Now, should any prospective candidates out there read this, let me be clear: Nothing in this blog post should be read to mean you shouldn’t raise money. If you are not willing to spend countless hours on the phone asking strangers for specific dollar amounts, if you will not treasure mentions in the Washington Post of your authentic roots, and if you will not confide your poll numbers with appropriate spin to all the right people, you probably should not run. You need to do those things as a candidate, particularly for an office you do not yet hold. Otherwise, someone will call you an axe-murderer on TV and you won’t have the money to say its not true, much less make the case for why you would do a great job. You need to raise money.
But you need to do more than that. The best campaigns – the ones that break through the partisan polarization now bred by the political system – are the most localized and personalized. Sometimes it is about the choice of issues. Congresswoman Mary Peltola ran on “Fish, Family and Freedom,” putting Alaska Salmon ahead of any national issue agenda. Sometimes it is about force of personality, as Senator John Fetterman’s sartorial choice of shorts and a hoodie led to praise of his authenticity. In all cases there is no substitute for showing up. If the members of the Board of Aldermen, the county Sheriff, and the local Mayor – all of whom have a lot more voter contact than members of Congress – are invested in who wins, it will validate messaging and spur voter turnout. The new Mayor of Jacksonville, Florida held a town hall in every neighborhood. A ground campaign is harder in a big state or district than a small one – although I can think of a couple big state U.S. Senators who pull it off – but the more the better. Voters care more if they have a more direct connection to the candidate than if he or she is simply a TV celebrity, no matter how compelling he or she may be in paid advertising.

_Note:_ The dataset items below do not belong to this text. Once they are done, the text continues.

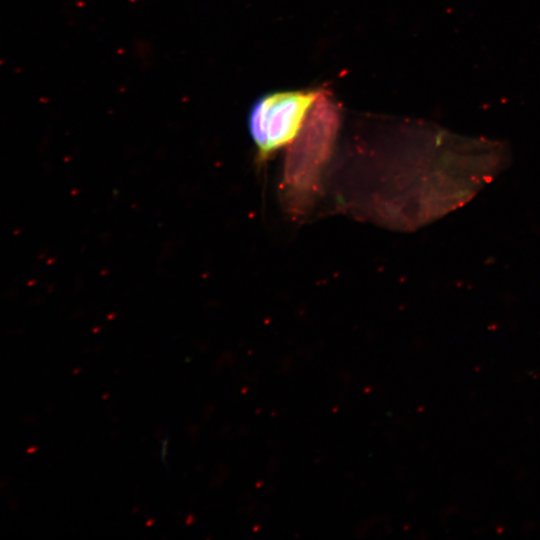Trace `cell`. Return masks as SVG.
I'll return each instance as SVG.
<instances>
[{
	"label": "cell",
	"instance_id": "obj_1",
	"mask_svg": "<svg viewBox=\"0 0 540 540\" xmlns=\"http://www.w3.org/2000/svg\"><path fill=\"white\" fill-rule=\"evenodd\" d=\"M340 123L338 104L328 91L320 90L299 132L286 146L280 198L290 216H303L314 206Z\"/></svg>",
	"mask_w": 540,
	"mask_h": 540
},
{
	"label": "cell",
	"instance_id": "obj_2",
	"mask_svg": "<svg viewBox=\"0 0 540 540\" xmlns=\"http://www.w3.org/2000/svg\"><path fill=\"white\" fill-rule=\"evenodd\" d=\"M320 90L273 92L253 104L248 127L259 161L269 159L294 139Z\"/></svg>",
	"mask_w": 540,
	"mask_h": 540
}]
</instances>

Voters may be pounded by TV ads, but they still try and judge what is real beyond that. They notice the unscripted gestures, take their own reads of candidate character, and listen to those of their friends who follow politics more closely than they do. There may not be many swing voters left, but those who remain are far more likely to be for you if you seem to be a real person who cares about Washington County (the most common county name). Maybe they heard from their cousin who works at the Courthouse that you met with the town council who talked to you about the need to rebuild a bridge or repair a school roof. Or they caught a shot of you on the local news in which you seemed to be enjoying the local 4th of July parade. When it comes to turnout, also, people are far more likely to show up at the polls if they know someone who vouches for you and reminds them to vote than if they get an SMS text that says its time to go to the polls. (The high tech name is direct relational organizing – and all the research says it is much better than SMS.)

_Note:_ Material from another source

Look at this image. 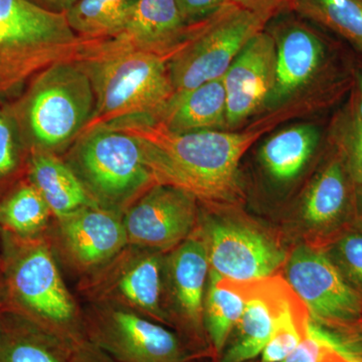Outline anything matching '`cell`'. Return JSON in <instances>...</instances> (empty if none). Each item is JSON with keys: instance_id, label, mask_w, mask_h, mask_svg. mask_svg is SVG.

Next year is a presidential election year and the electorate will be deeply polarized on a national level. Some candidates will win if they just go with the flow. Partisanship can be your friend – and the partisan flow will likely be a torrent in 2024. But in the handful of competitive states and districts remaining, campaigns would be well served by at least establishing a local track. You will not only follow the shibboleths of your party, but you know about the issues in Washington County. And you talk not only about working families need for health care, but about the strains on the local hospital in nearby Franklin County. And maybe you also seem like a person they might like – with some rough edges as well as the smarts and compassion demonstrated in your scripted TV persona. If you need voters to cross partisan lines to win – raise the money, please the powers that be – but then bring it all home. Let people say on November 8th how surprised they were at how well you did in Washington County – and nearby Franklin too.